Very few people can do this. I’ve only known a couple. They were both competitive swimmers who also played water polo. Strong, young, talented athletes. If that is you, fine. If you are like most of us it makes more sense to get competent instruction in strokes, rolling, safety, and river reading. Some of this can come from experienced fellow paddlers. But jumping into a class III river with another beginner is just asking for trouble.

find a club

– Last Updated: Feb-01-05 11:00 AM EST –

and get some lessons. Most likely if you are a college student, I would suspect that your university has a paddling club, and that there is a network of students already doing pool sessions, trips and training. Get hooked in with these folks and try to learn all you can from them, but formal lessons would never hurt from a top rate white water outfitter/school.
Also if you find a club you might find someone to loan you a boat and some gear until you have some of your own.

Excellent info…
great stuff so far, keep it all in mind. As mentioned, not everyone is cut out for the “jump right in” approach, and whitewater can be dangerous. Always begin paddling with more experienced paddlers who know how to deal with “dicey” situations.

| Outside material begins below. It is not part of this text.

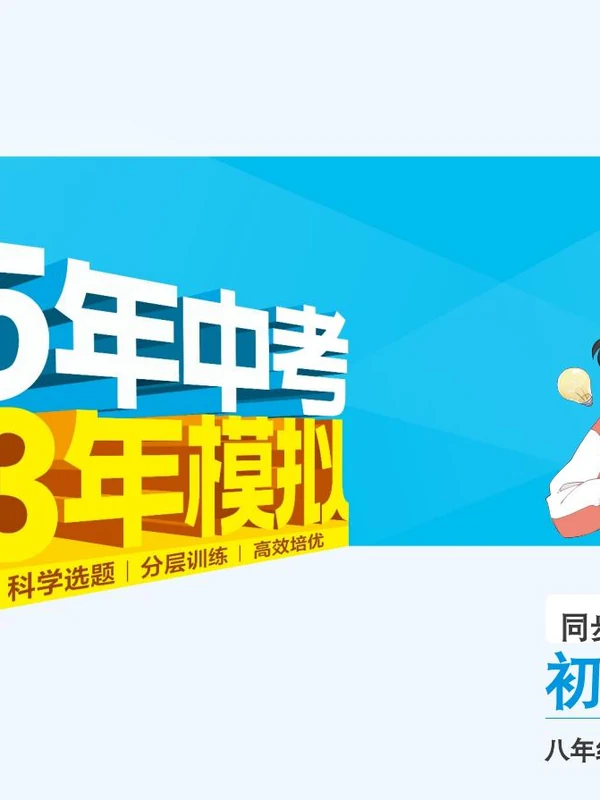 2027《曲一线•5年中考3年模拟同步课时提分练》（8年级上）（物理）（人教版）示意封面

Instruction is always recommended. If you are unable to take a class right now, go out and buy the video “Breakthru!” it will give you some great pointers and will help you prepare for classes and practice. There are other great resources out there, but Breakthru! is a great video. Have fun!

respectfully disagree
most people around here do it this way - from all athletic backgrounds. hell, i can hardly even swim. there are others on the river to help out and teach, just informally instead of through an expensive class. i’ve seen others go the class route, and never progress beyond advanced beginner for years. maybe the classes around here just suck though.

Our Classes
A group of us teach in community education in a pool during the winter. In 6 evening sessions you learn just about everything basic that you need – strokes (including video analysis), safety and simple rescues, bracing, and rolling. In the Spring we take students on the Huron River (class I/II) to learn basic river running. This is followed by a trip to Slippery Rock Creek in PA (class II/III) and the Lower Yough (class II/III+). All the river trips are with a group of experienced paddlers including at least one ACA whitewater instructor. This seems both fast and efficient to me and safer as well. Don’t know about the classes in your area.

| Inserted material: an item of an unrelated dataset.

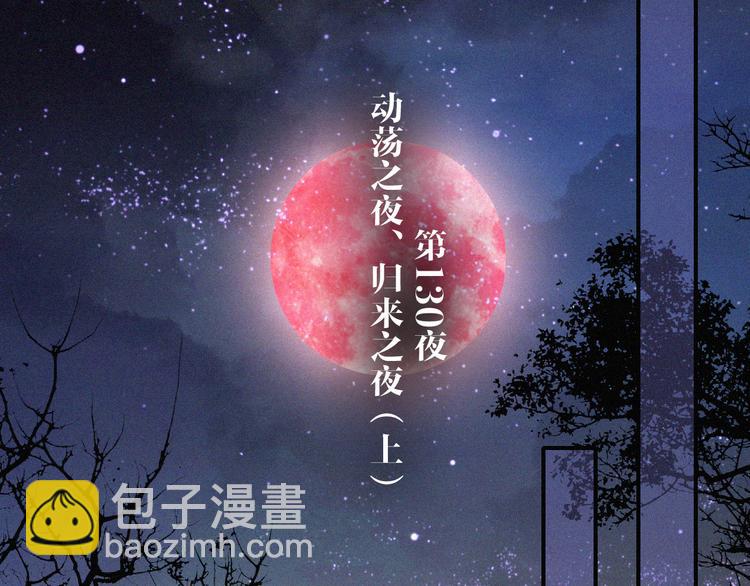 第130夜 回归之夜（上）9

sounds like you have a good program
i think around here, most paddlers are just really good about teaching newbies on the river, so “official” lessons aren’t as important. i got so much advice in my first couple weeks of paddling that I soon felt very comfortable in III+, and I’ve seen many locals progress to class IV-V in just a couple seasons because of the support on the rivers.

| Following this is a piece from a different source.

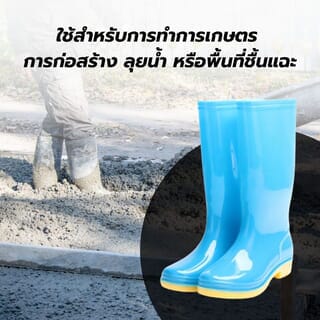 HUMMER รองเท้าบูทสีฟ้า สูง 30CM เบอร์ 38 รุ่น ZD006-03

roll, roll, roll your boat
The most important thing you should focus on is a bombproof roll. Most of the dangers inherent in kayaking involve coming out of your boat. When you are out of your boat, you’re exposed to cold water, dangerous current and rocks(in whitewater). A bombproof roll will give you confidence and better boat control.

the good thing about lessons
or good instructors is that it teaches good form. A high brace executed poorly can lead to a dislocated shoulder. Not using your torso to paddle will lead to sore arms and poor technique. Good river reading ability and the ability to hit your lines or eddies is something that comes with experience but instruction can help accelerate this process. Of course a good swift water rescue class is of great value as well. I think a person can become an excellent boater without classes, but it depends on the skill and generosity of that person’s paddling partners.

A working roll is a good first-season
goal, but it is ok to go ahead and develop paddling skills on class 1-2 and even a little class 3, as long as you have group coverage and the water and air conditions are ok. I did not develop an effective combat roll until my third season in C-1, and if my club had insisted that I stay off trips until I could roll, I would either have gone solo (which I now do all the time), or I would have quit.